The pod manifest must not exceed 64 KB and the pod manifest must have following fields:
* `apiVersion`
* `kind: Pod`
* `metadata.name`
* `spec.containers` — a non-empty array

**Example:**

```yaml
apiVersion: v1
kind: Pod
metadata:
  name: busybox-sidecar
spec:
  containers:
    - name: busybox-container
      image: busybox:latest
      command: ["sh", "-c", "echo 'BusyBox container running' && sleep 3600"]
```



### Registry Credentials

For DPU Extension Service defined with `KubernetesPod` type, in order for the DPU agent to pull images referenced in the pod manifest, tenant should provider credentials when creating or updating a service:

```rpc
message DpuExtensionServiceCredential {
  string registry_url = 1;
  oneof type {
    UsernamePassword username_password = 2;
  }
}
```

Credentials are stored in Vault and will not be displayed when tenant queries service definition through REST API or admin CLI. Each field must be non-empty and at most 255 characters. Deleting a service version removes its associated Vault credentials.

The registry URL is used as an image match prefix for kubelet's [image credential provider](https://kubernetes.io/docs/tasks/administer-cluster/kubelet-credential-provider/). NICo matches credentials against the image reference by prefix.

**Examples:**

* Images `nvcr.io/nvforge/abcd` and `nvcr.io/nvforge/efgh` → use `registryUrl` of `nvcr.io/nvforge` (no trailing `/`).
* Image `nvcr.io/nv-ngn/sdn/controller:latest` → use `registryUrl` of `nvcr.io/nv-ngn/sdn`.

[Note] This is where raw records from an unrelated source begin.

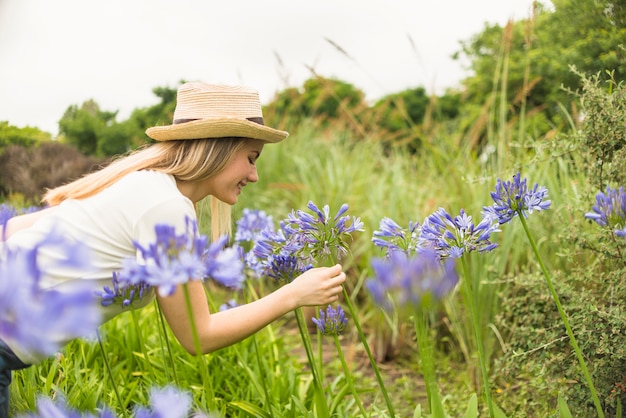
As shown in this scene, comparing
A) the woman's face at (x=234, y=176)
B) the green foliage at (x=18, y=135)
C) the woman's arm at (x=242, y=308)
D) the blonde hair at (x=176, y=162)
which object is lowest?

**Multiple services with different credentials:** Each service that needs its own credentials must use a distinct `registryUrl` prefix. If two services share the same prefix (for example, both use `nvcr.io/nvforge`) with different username/password pairs, kubelet may apply either credential non-deterministically.

DPUs pull images through a site-controller SOCKS5 proxy (`socks5://socks.forge:1888`). No additional proxy configuration is required in the service definition.

### Versioning

| Action | Creates new version? |
|---|---|
| Create service | Yes — initial version `V1`, `version_ctr` set to 1 |
| Update name or description only | No |
| Update `data`, `credentials`, or `observability` | Yes — increments `version_ctr` |
| Submit identical `data` and credentials | Rejected |

Previous versions remain available for deployment until deleted. To roll out a new version, update each Instance's `dpuExtensionServiceDeployments`.

### Deployment Status Values

| Status | Meaning |
|---|---|
| `Pending` | Deployment is in progress. |
| `Running` | The service is running on the DPU. |
| `Terminating` | The service is being removed from the Instance. |
| `Terminated` | The service has been fully removed from the DPU. |
| `Failed` / `Error` | Deployment or teardown encountered an error. Check the status message on the Instance. |
| `Unknown` | Status not yet available, or DPUs have not synced the desired configuration. |

NICo aggregates status across all DPUs on an Instance. If any DPU reports `Error`, the overall status is `Error`. If any DPU reports `Pending`, the overall status is `Pending`. All DPUs must report `Running` for the overall status to be `Running`.

### Instance Lifecycle Behavior

**Provisioning:** After network configuration completes, the Instance waits in `WaitingForExtensionServicesConfig` until all configured extension services are running on every DPU. Hosts with zero DPUs skip this step.

**Configuration updates:** Extension services can be added, upgraded, or removed while the Instance is in `Ready` state. Removed services are tracked as terminating until all DPUs confirm `Terminated`.

**Deallocation:** During teardown, NICo waits in `WaitingForNetworkReconfig` until all extension services report `Terminated` before completing cleanup.